After this there is need to determine whether the home environment is fit for the child. The law requires further regular home visits from government appointed social workers during the course of the legal adoption process.
This, Mbanya observes, is enough to deter individuals with ulterior motives, so there is no valid reason for a single person to be barred from adopting a child of either sex.
Single women
Indeed, all the children’s homes that Saturday Nation talked to confirmed that after married couples, single women formed the bulk of those seeking to adopt. Clive Beckenham, a director of New Life Home Trust, arguably one of the major children’s homes in the country, says that the home places more girls than boys.
Though many Kenyans who have adopted are unwilling to talk about it in the open, local adopters outnumber foreign ones. According to Beckenham, foreign adopters make up about 20 per cent – at least drawing from the home’s records.
But single individuals wishing to adopt are not the only ones finding the law restrictive. Individuals intending to adopt their relative’s children are for instance subjected to the same regulations that control other adoptions.
The Act further provides that only couples that have been legally married for at least three years can adopt.
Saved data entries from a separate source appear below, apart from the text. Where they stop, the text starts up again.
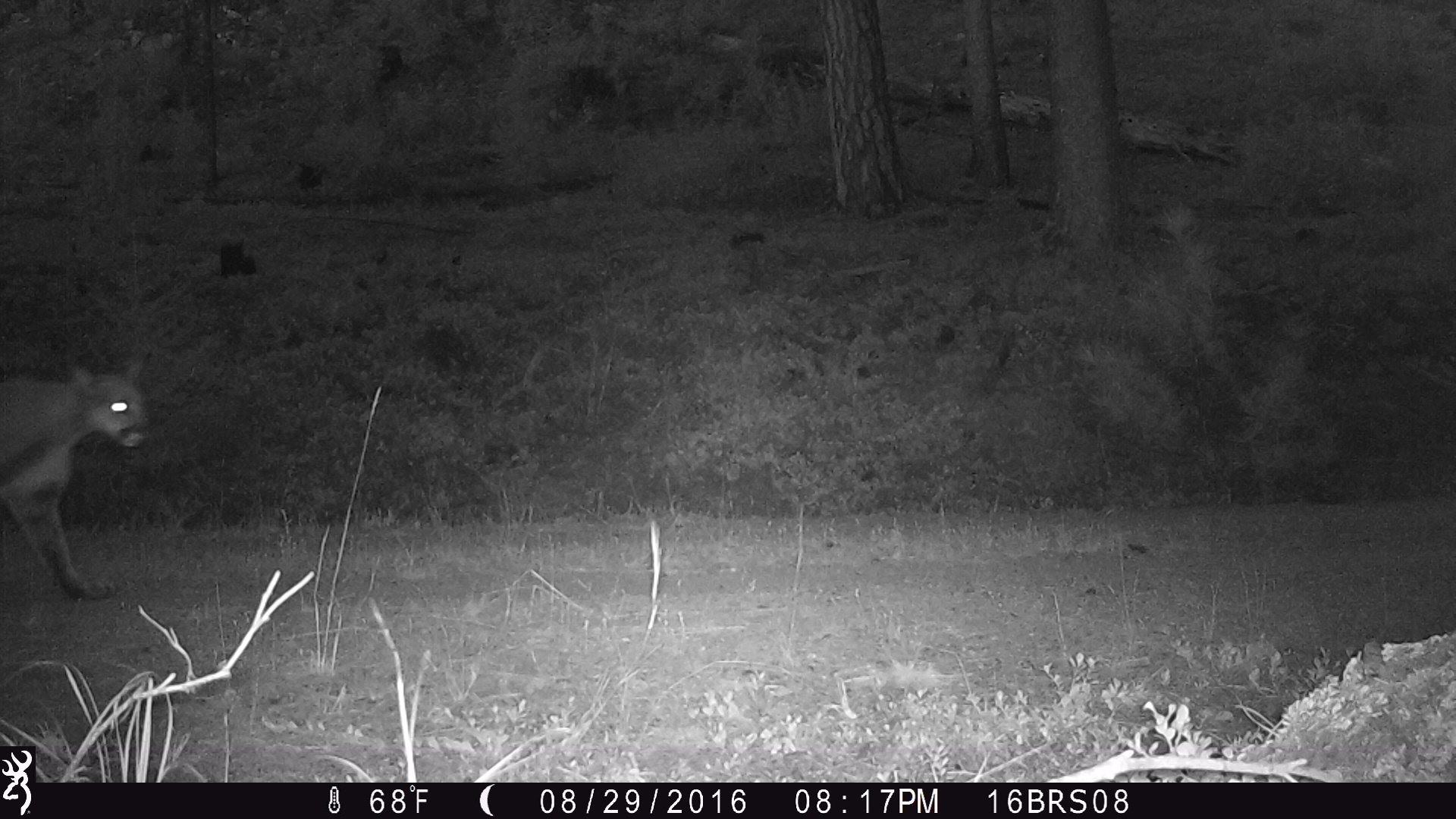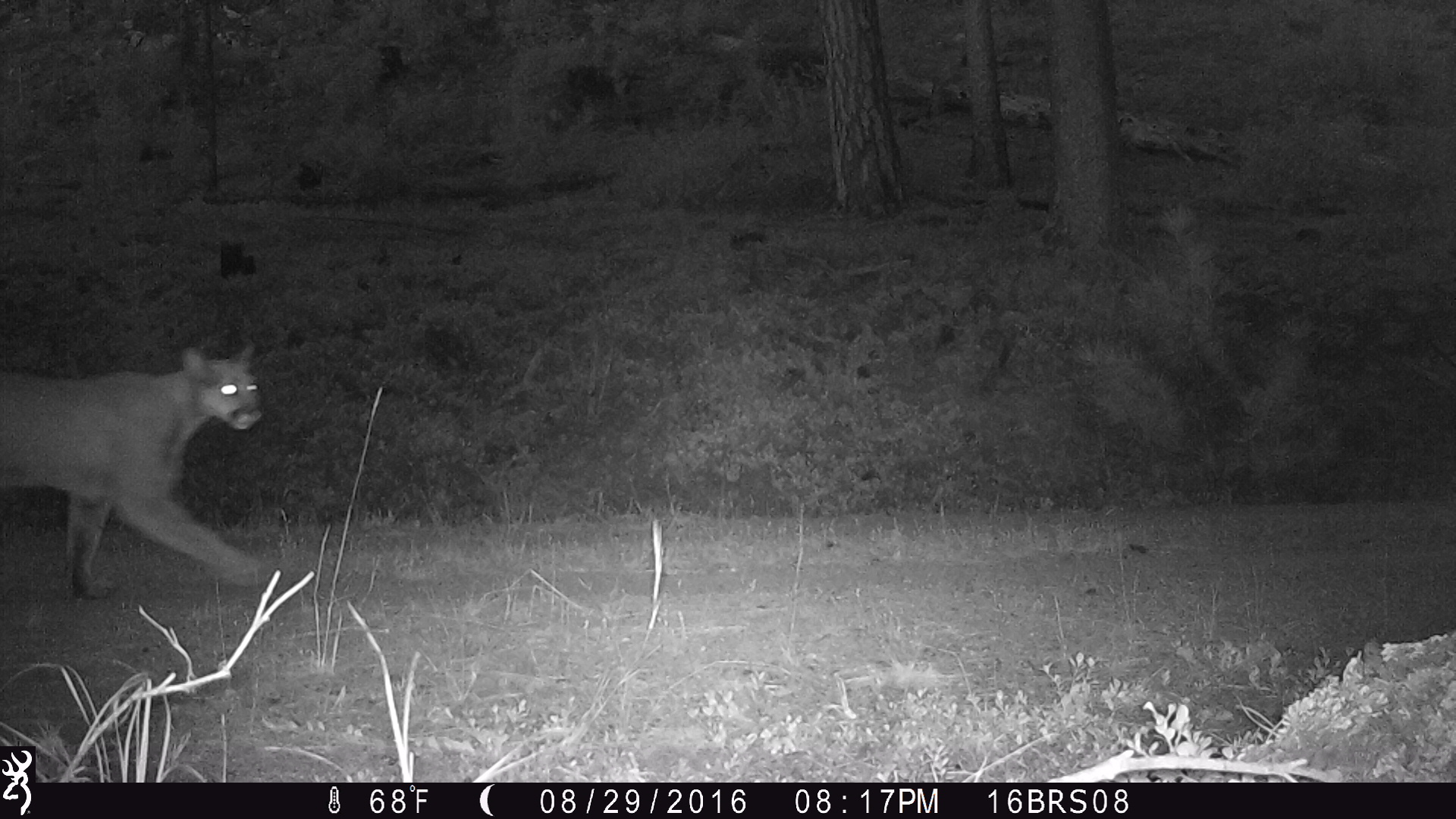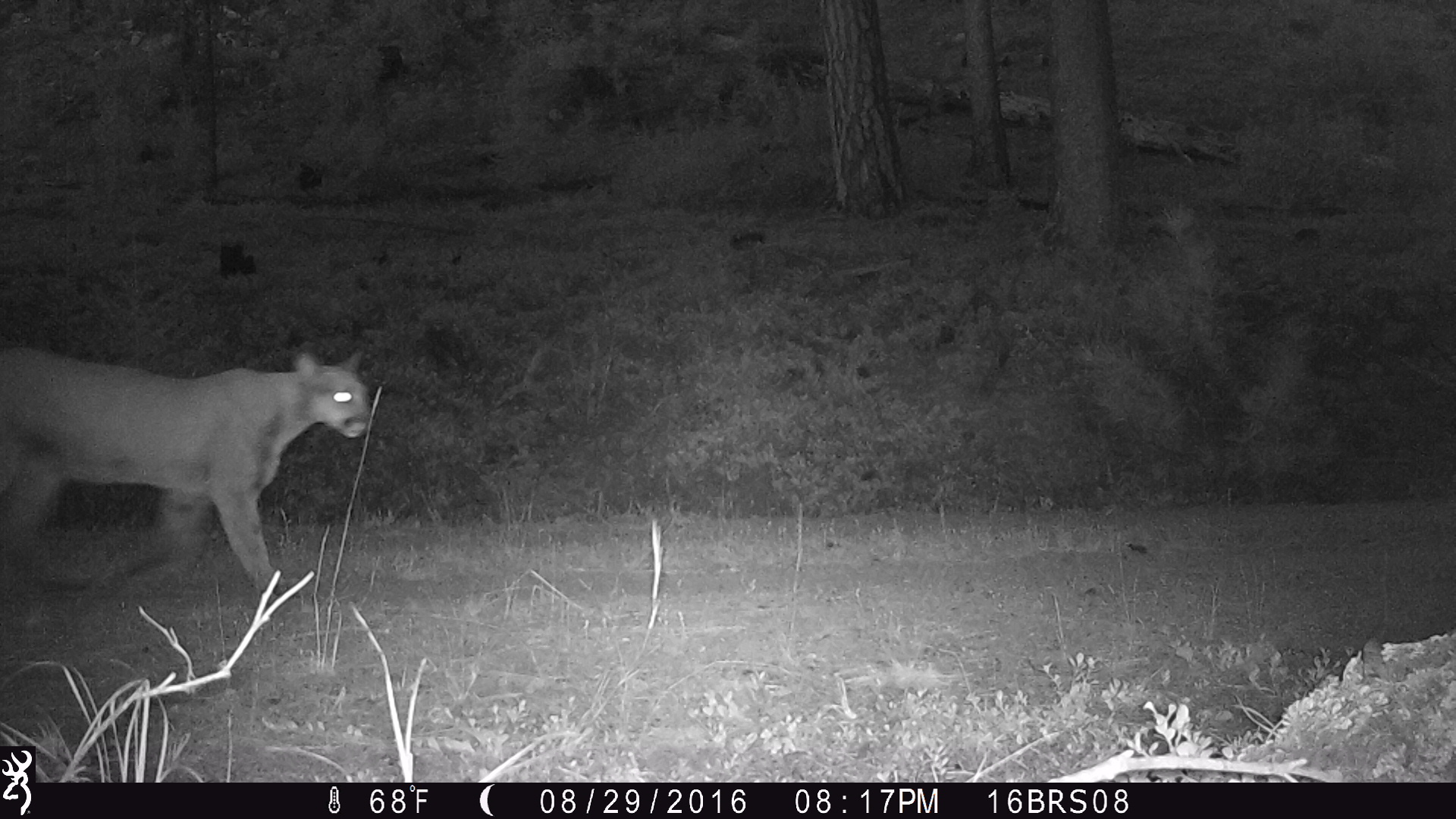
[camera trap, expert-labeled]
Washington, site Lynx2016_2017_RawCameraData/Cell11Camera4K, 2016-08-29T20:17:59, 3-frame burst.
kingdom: Animalia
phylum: Chordata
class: Mammalia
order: Carnivora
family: Felidae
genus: Puma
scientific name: Puma concolor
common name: mountain lion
Puma concolor (mountain lion). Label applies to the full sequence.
However, it is true that in many cases, couples marry when one of the spouses already has a child out of wedlock.
International
But just why is legalising these unions so crucial?
“It assures that aspects such as parental responsibility over the children and the rights of these children to inherit from their adoptive parents are provided for,” Mbanya explains.
The law also provides for international adoptions. Prospective adoptive parents must meet the same conditions as their local counterparts. They also must satisfy the court that the country where they expect to reside with the child will respect and recognise a Kenya adoption order and grant resident status to the child.
A sole foreign female may only adopt under special circumstances and a sole foreign male cannot adopt at all.
But there are those who feel that this process is too stringent and therefore discourages many foreigners from adopting.
One of them is Anna Mathews*, a US national who has lived in Kenya for the last 10 years. Even though she recently succeeded in adopting a one-year-old girl, she claims it took her two years of “being taken round in circles”.
“Foreigners are treated with too much suspicion by the government-run bodies overseeing adoption,” she says.